Objetivos
a. Transcribe sin cambios el fragmento del texto sobre la metáfora productivista en Marx desde "Si ésta es la" hasta "como máquina productiva!", ambos incluidos.
b. Reproduce al pie de la letra las entradas desde su comienzo hasta la línea que contiene "4.17 metres", incluida esa línea.

Marx i la metàfora productivista.
Introducción
Un espectro recorre lo imaginario
revolucionario: la fantasía de la producción, que alimenta por doquier
un desenfrenado romanticismo de la productividad. El pensamiento
crítico del modo de producción no afecta al principio
de la producción. En su totalidad, los conceptos que en él se articulan
sólo describen la genealogía, dialéctica e histórica, de los contenidos de producción, y dejan intacta la producción como forma. Esta
misma forma resurge idealizada tras la crítica del modo de producción
capitalista. En efecto, dicha crítica no hace más que reforzar, por un
curioso contagio, el discurso revolucionario en términos de
productividad: de la liberación de las fuerzas productivas a la
“productividad textual” ilimitada de Tel Quel, hasta
la productividad maquinística fabril del inconsciente en Deleuze (y,
claro está, el “trabajo” del inconsciente), ninguna revolución podría
colocarse bajo otro signo que aquél. La consigna general es la de un
Eros productivo; riqueza social o lenguaje, sentido o valor, signo o
fantasía, nada hay que no esté “producido” según un “trabajo”.
Si ésta es la verdad del capital y la economía política, la
revolución se hace cargo de ella en su integridad: será en nombre de una
productividad auténtica y radical que subvertiremos el sistema de
producción capitalista, será en nombre de una hiperproductividad
desalienada, de un hiperespacio productivo que aboliremos la ley
capitalista del valor. El capital desarrolla las fuerzas productivas,
pero también la frena: hay que liberarlas. El intercambio de
significados siempre ocultó el “trabajo” del significante: ¡liberemos al
significante!, ¡liberemos a la producción textual del sentido! Se
encierra al inconsciente dentro de estructuras sociales, edípicas:
¡volvámoslo a su energía bruta, restituyámoslo como máquina productiva!

Extractos de entradas

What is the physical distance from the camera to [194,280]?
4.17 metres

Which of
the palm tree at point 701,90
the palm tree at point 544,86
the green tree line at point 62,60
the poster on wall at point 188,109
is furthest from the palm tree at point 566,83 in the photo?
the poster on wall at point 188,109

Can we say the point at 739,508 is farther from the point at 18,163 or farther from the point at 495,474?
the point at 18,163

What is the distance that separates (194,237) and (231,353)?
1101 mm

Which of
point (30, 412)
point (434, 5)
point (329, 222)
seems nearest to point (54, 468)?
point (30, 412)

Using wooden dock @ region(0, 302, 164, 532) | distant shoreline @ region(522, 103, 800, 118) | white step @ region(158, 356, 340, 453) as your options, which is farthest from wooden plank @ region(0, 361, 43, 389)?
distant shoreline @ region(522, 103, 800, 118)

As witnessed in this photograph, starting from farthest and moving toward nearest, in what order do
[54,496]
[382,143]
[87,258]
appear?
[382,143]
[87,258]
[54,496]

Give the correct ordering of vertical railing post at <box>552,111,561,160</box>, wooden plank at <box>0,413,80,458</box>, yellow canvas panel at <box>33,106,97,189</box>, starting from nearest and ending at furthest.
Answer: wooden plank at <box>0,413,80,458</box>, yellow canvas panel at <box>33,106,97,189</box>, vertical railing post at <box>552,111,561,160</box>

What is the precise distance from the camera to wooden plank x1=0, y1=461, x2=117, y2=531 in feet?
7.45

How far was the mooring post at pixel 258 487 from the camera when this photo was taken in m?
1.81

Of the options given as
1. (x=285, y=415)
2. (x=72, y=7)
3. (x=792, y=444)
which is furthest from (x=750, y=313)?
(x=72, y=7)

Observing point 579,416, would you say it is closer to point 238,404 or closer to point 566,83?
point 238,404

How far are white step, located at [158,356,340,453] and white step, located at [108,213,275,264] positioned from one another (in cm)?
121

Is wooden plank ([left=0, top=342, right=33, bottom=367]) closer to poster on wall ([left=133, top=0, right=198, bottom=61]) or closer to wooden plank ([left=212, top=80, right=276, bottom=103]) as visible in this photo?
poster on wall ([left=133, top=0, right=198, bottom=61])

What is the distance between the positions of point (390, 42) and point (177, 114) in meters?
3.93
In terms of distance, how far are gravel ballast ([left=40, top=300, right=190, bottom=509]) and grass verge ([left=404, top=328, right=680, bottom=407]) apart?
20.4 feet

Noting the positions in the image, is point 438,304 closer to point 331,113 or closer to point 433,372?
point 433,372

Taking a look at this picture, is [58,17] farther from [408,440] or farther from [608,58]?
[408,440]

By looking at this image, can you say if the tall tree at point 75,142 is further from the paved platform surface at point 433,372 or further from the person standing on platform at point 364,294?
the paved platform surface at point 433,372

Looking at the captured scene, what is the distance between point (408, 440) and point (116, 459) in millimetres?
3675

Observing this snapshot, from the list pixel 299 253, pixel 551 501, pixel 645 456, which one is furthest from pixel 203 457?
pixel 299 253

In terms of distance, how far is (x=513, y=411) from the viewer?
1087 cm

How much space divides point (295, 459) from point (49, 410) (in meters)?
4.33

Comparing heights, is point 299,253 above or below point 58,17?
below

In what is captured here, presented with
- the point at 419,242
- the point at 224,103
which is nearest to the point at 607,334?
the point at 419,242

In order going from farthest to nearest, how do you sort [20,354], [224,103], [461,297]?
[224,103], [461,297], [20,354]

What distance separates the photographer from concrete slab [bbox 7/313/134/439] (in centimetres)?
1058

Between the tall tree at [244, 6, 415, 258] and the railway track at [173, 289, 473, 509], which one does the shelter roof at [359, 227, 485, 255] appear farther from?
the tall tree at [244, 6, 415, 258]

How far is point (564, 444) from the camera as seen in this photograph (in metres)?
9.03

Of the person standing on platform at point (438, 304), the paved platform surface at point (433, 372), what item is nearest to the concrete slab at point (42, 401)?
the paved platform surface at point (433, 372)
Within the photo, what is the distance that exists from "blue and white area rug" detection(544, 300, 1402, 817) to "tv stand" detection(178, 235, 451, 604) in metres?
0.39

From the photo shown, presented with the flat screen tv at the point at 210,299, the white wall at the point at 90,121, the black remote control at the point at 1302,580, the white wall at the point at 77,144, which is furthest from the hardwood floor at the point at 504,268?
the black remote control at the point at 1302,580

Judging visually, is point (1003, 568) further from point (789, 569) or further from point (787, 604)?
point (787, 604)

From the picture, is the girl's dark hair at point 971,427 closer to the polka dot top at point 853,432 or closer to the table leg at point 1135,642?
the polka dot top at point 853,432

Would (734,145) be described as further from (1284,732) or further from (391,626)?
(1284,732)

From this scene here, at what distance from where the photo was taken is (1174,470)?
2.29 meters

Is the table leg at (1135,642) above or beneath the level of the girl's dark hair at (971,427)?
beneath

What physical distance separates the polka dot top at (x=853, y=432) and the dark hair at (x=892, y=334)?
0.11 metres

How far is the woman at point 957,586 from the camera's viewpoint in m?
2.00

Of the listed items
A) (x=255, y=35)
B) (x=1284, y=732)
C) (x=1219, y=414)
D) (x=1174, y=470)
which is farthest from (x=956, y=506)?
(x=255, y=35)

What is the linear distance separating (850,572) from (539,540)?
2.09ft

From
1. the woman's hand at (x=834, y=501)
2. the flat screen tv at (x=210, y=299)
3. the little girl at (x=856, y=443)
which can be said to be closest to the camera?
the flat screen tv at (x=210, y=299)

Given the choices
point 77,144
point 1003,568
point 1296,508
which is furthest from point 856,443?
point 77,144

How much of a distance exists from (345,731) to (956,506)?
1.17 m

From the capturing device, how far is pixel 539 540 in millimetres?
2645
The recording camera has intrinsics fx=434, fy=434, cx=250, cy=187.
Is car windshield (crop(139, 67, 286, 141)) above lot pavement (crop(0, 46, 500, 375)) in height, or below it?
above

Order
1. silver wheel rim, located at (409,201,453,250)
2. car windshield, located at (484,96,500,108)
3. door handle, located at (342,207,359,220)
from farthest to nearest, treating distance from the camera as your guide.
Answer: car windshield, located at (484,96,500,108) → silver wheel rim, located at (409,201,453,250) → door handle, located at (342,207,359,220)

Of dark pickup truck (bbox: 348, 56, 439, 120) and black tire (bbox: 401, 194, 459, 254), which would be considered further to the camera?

Soluciones del ejercicio
a.
Si ésta es la verdad del capital y la economía política, la
revolución se hace cargo de ella en su integridad: será en nombre de una
productividad auténtica y radical que subvertiremos el sistema de
producción capitalista, será en nombre de una hiperproductividad
desalienada, de un hiperespacio productivo que aboliremos la ley
capitalista del valor. El capital desarrolla las fuerzas productivas,
pero también la frena: hay que liberarlas. El intercambio de
significados siempre ocultó el “trabajo” del significante: ¡liberemos al
significante!, ¡liberemos a la producción textual del sentido! Se
encierra al inconsciente dentro de estructuras sociales, edípicas:
¡volvámoslo a su energía bruta, restituyámoslo como máquina productiva!

b.
What is the physical distance from the camera to [194,280]?
4.17 metres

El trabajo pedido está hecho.